_Excerpt to read:_

Monday, January 17, 2011

Love.

The last couple of weeks I've been thinking about this particular word:
Love.
It's such a dynamic word. We use it for so many things:
I love sleep.
I love food.
I love my friends.
I love my iPod.
I love exercise (huh?).
I love ___.
It's a word that can be such a powerful yet messy force, yet it's thrown around like the bills you get in the mail.

This theme of love has been at such a forefront in my life lately. I was in Montana with my immediate family for Christmas. Hands down the best time I've had with my family in a long time. During my 9 day stay, I had the privilege of seeing the ups and downs my sister and brother-in-law endure with their 10, 5, and now 2-year old children. Parents can say it all they want: they try to treat their kids the same way. But they don't. Yet, to me that is not a bad thing at all.

My sister did not bear three fence posts. All of her kids are very different, and each require different kinds of attention. To her kids, that might not seem fair. From my perspective, I see the kind of love only parents understand. She loves each of them equally and wholly above everything else besides her relationship with God, and her love adapts to what the child needs.

I'm currently studying the story of the raising of Lazarus from the dead. In the past, I've focused so much on the "wow" factor that Jesus did this awesome miracle that I have forgotten the rest of the story. Little did I know that the entire way Jesus was teaching his disciples, and Lazarus' grieving sisters, that God's will overrules theirs. Period. It's not that God did not listen to Mary and Martha's plea for healing. It's just that they expected Jesus to do something sweet. They took Jesus like a Staples "EASY" button and assumed everything would be fine.

_Dataset excerpt:_
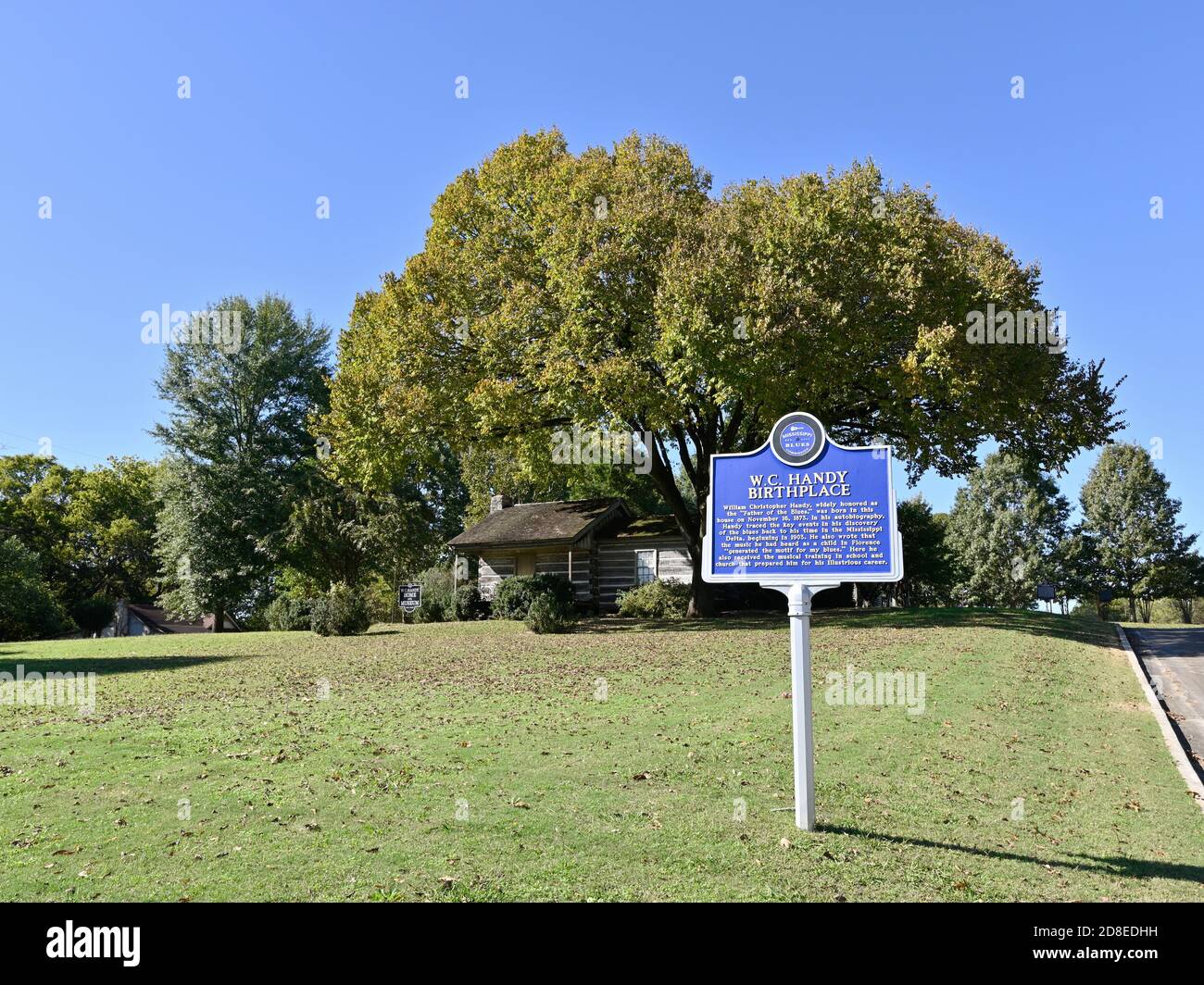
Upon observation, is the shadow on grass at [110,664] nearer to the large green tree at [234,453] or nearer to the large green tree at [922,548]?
the large green tree at [234,453]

_Prompt:_ Write out the blog post about love from "It's such a" up to and including "thing at all.". The lines above play no part here.

_Written answer:_
It's such a dynamic word. We use it for so many things:
I love sleep.
I love food.
I love my friends.
I love my iPod.
I love exercise (huh?).
I love ___.
It's a word that can be such a powerful yet messy force, yet it's thrown around like the bills you get in the mail.

This theme of love has been at such a forefront in my life lately. I was in Montana with my immediate family for Christmas. Hands down the best time I've had with my family in a long time. During my 9 day stay, I had the privilege of seeing the ups and downs my sister and brother-in-law endure with their 10, 5, and now 2-year old children. Parents can say it all they want: they try to treat their kids the same way. But they don't. Yet, to me that is not a bad thing at all.